Add the newly created user to the sudo group, granting them administrative privileges.
usermod -aG sudo hedy
After adding the user to the group, you will be able to execute a given command with root privileges by prefacing it with sudo.
The substitute user command is used to switch to a different system user. Switch over to the non-root user for continued system configuration.
su - hedy
Usage of the su command allows users to gain the privileges of another system user. To prevent any abuse of this, limit which users can utilize this command.
Create a new system group and add your administrative user to the group.
sudo groupadd suallow && sudo usermod -aG suallow hedy
Limit su command usage to the root user and suallow group.
sudo dpkg-statoverride --update --add root suallow 4750 /bin/su
dpkg-statoverride tells dpkg (debian package manager) to use different ownership/permissions for a given directory.A firewall is your first line of defense against a malicious third-party.
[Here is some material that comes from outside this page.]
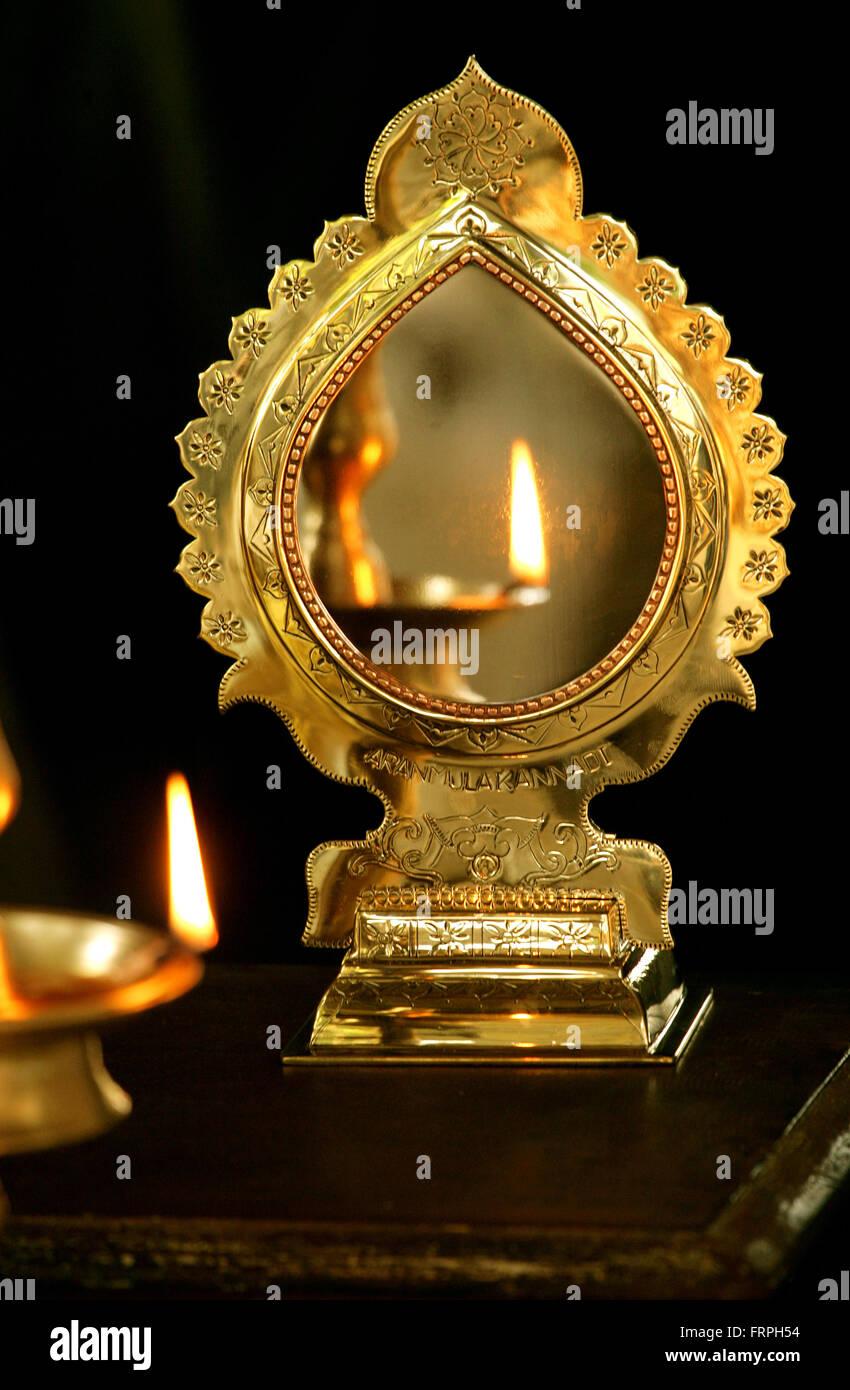 Aranmula kannadi ( Aranmula mirror) is a handmade metal-alloy mirror, made in Aranmula,India. Geographical Indications - Stock Image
You should only allow connections on the ports you need for the services your server is serving. Common ports include: 22 (SSH), 80 (HTTP), 443 (HTTPS).
Debian does not have UFW installed by default. UFW is an easy-to-use program for creating firewall rules. You may choose to use iptables, which is installed by default, instead.
sudo apt install ufw
You are likely connecting to your server remotely using SSH (Secure Shell), before enabling the firewall be sure to allow connections to the SSH port - 22 by default.
sudo ufw allow 22/tcp
Enable the firewall to start enforcing the created rules. All incoming connections that aren’t explicitly allowed in the firewall will be denied.
sudo ufw enable
Check the firewall status to see what connections are currently being accepted.
sudo ufw status
The output of this command should look similar to the following.
Status: active
To Action From
-- ------ ----
22/tcp ALLOW Anywhere
22/tcp (v6) ALLOW Anywhere (v6)
OpenSSH is presumably already installed on your server, but it can be installed with the following command if necessary.
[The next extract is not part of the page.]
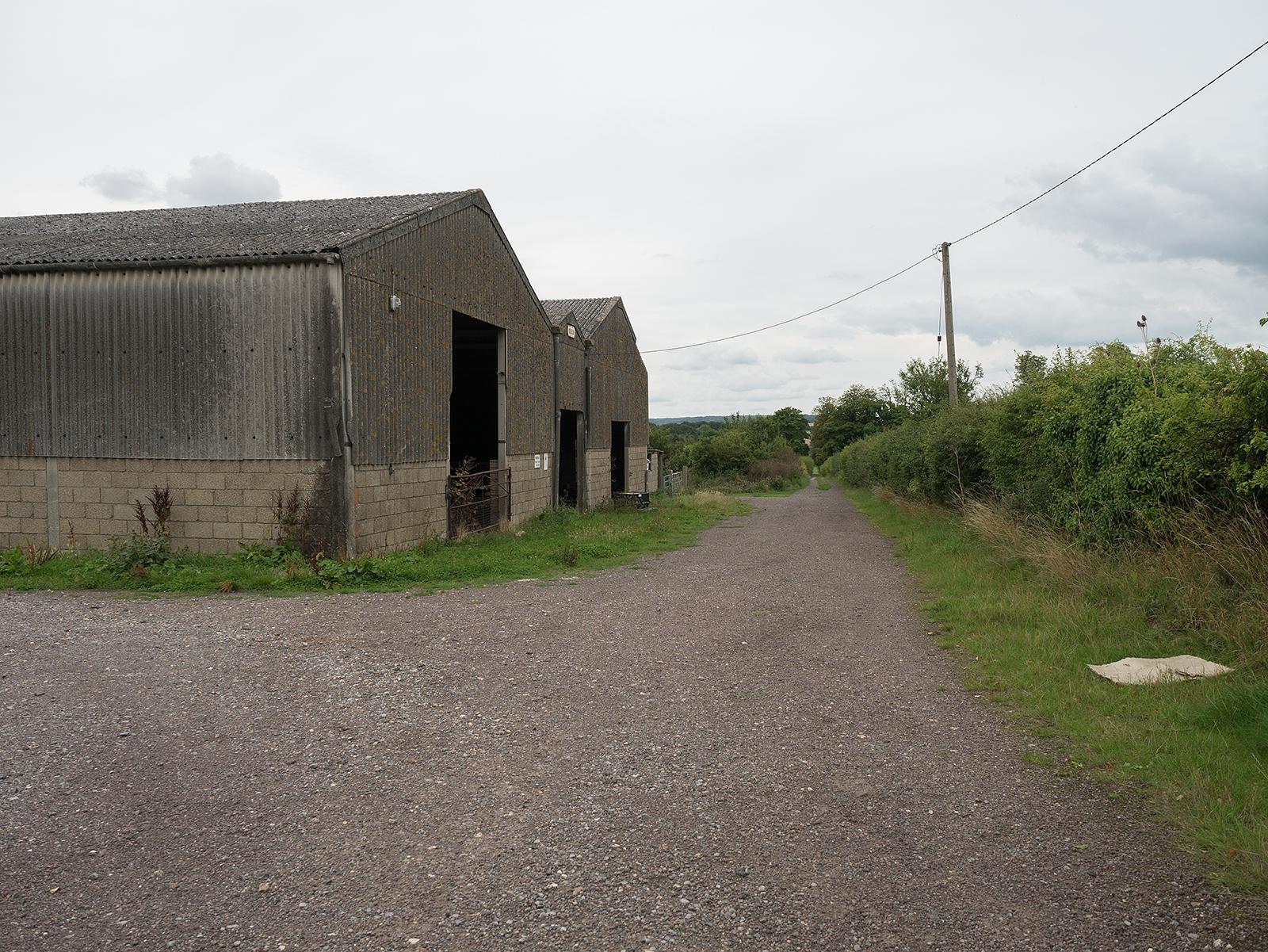 Passing beside Cranford Barn, back down towards the river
sudo apt install openssh-server
To best secure SSH access to your server, there are a few changes and additions you should make to your OpenSSH config file. Open the /etc/ssh/sshd_config file in your text editor of choice.
sudo nano /etc/ssh/sshd_config
Some of the following configuration options may be commented out by default with the pound sign (#). You must uncomment any changed settings by removing the pound sign (#) from the beginning of the line.
Below the port and listen address definitions, specify the more secure SSH protocol, version 2, for incoming connections.
Protocol 2
Disable SSH logins as the root user.
PermitRootLogin no
Limit the maximum number of login attempts for a single session.
MaxAuthTries 3
Enable client inactivity disconnection. This will automatically disconnect any SSH connections that have been inactive for a specified amount of time (in seconds).
# 15 Minutes
ClientAliveInterval 300
ClientAliveCountMax 3
At the end of the configuration file, specify which users are allowed to login via SSH. You should only your administrative user(s) this option.
# Allowed Users
AllowUsers hedy
Restart the SSH service for changes to take effect.
sudo systemctl restart sshd
The login banner presents a warning to any users who attempts to connect via SSH. While this provides no direct security benefit, it can act as a deterrent by notifying users that connections are monitored.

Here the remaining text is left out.